She became conscious of the sense of dread about her. The grave, stricken faces of the men and women standing there in talk, with occasional loudly uttered lamentations, drew her attention and set her uneasily wondering and speculating upon the reason.

Suddenly dominating all other sounds, a harsh, croaking voice arose somewhere behind but very close to the chair:

“There goes one of those who have drawn the judgment of the Lord upon this unfortunate city!”

She heard the cry repeated with little variation, again and yet again. She saw the groups she was passing cease from their talk, and those whose backs were towards her swing round and stand at gaze until it seemed that every eye of all that motley crowd of citizens was directed upon herself.

Thus it was borne in upon her that it was herself thisdreadful pursuing voice behind her was denouncing, and, intimidated for all her stout spirit under the dreadful stare of all those apparently hostile eyes, she shrank back into the depths of the chair, and even dared to draw one of its leather curtains the better to conceal herself.

Again the voice beat upwards, shrilly, fiercely.

“There sits a playhouse wanton in her silks and velvets, while the God-fearing go in rags, and the wrath of Heaven smites us with a sword of pestilence for the sin she brings among us!”
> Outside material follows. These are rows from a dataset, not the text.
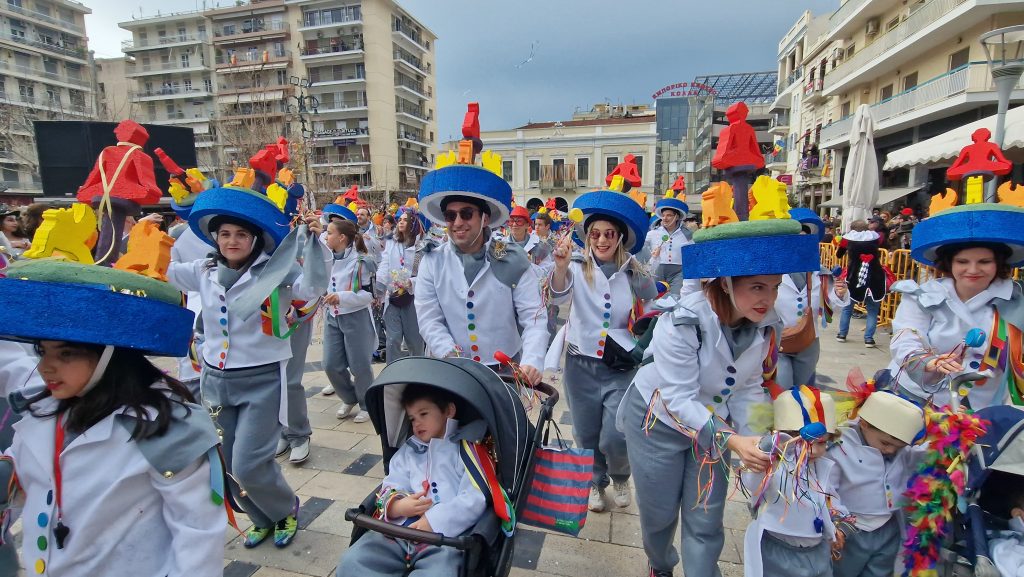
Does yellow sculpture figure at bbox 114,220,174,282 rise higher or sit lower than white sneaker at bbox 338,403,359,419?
higher

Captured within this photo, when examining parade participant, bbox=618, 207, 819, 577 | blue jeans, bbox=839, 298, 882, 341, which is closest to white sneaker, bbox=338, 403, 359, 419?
parade participant, bbox=618, 207, 819, 577

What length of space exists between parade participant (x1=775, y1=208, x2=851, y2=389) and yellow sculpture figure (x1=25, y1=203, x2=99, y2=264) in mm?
3993

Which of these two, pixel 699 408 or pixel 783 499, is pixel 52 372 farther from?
pixel 783 499

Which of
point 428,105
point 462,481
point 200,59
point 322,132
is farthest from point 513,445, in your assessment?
point 200,59

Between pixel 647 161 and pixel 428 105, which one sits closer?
pixel 647 161

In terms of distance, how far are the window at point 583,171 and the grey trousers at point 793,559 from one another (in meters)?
41.9

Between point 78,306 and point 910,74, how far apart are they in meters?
27.5

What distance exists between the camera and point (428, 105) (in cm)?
5475

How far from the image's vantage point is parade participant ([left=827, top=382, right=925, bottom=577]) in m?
2.09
Her chair rocked a little, as if her bearers were being hustled, for in truth some three or four of the scurvier sort, those scourings of the streets who are ever on the watch for fruitful opportunities of turbulence, had joined that raving fanatic who followed her with his denunciations, and were pressing now upon the chair. Miss Farquharson’s fear increased. It requires no great imagination—and she possessed imagination in abundance—to conceive what may happen to one at the hands of a crowd whose passions have been inflamed. With difficulty she commanded herself, repressing the heave of her bosom and the wild impulse to scream out her fear.

But her chairmen, stolid, massive fellows, who held her in the esteem she commanded in all who knew her closely, plodded steadily onward despite this jostling; and, what was more to their credit, they continued to keep their tempers and to affect unconcern. They could not believe that the people would turn upon a popular idol at the bidding of this rusty black crow of a fanatic who came howling at their heels.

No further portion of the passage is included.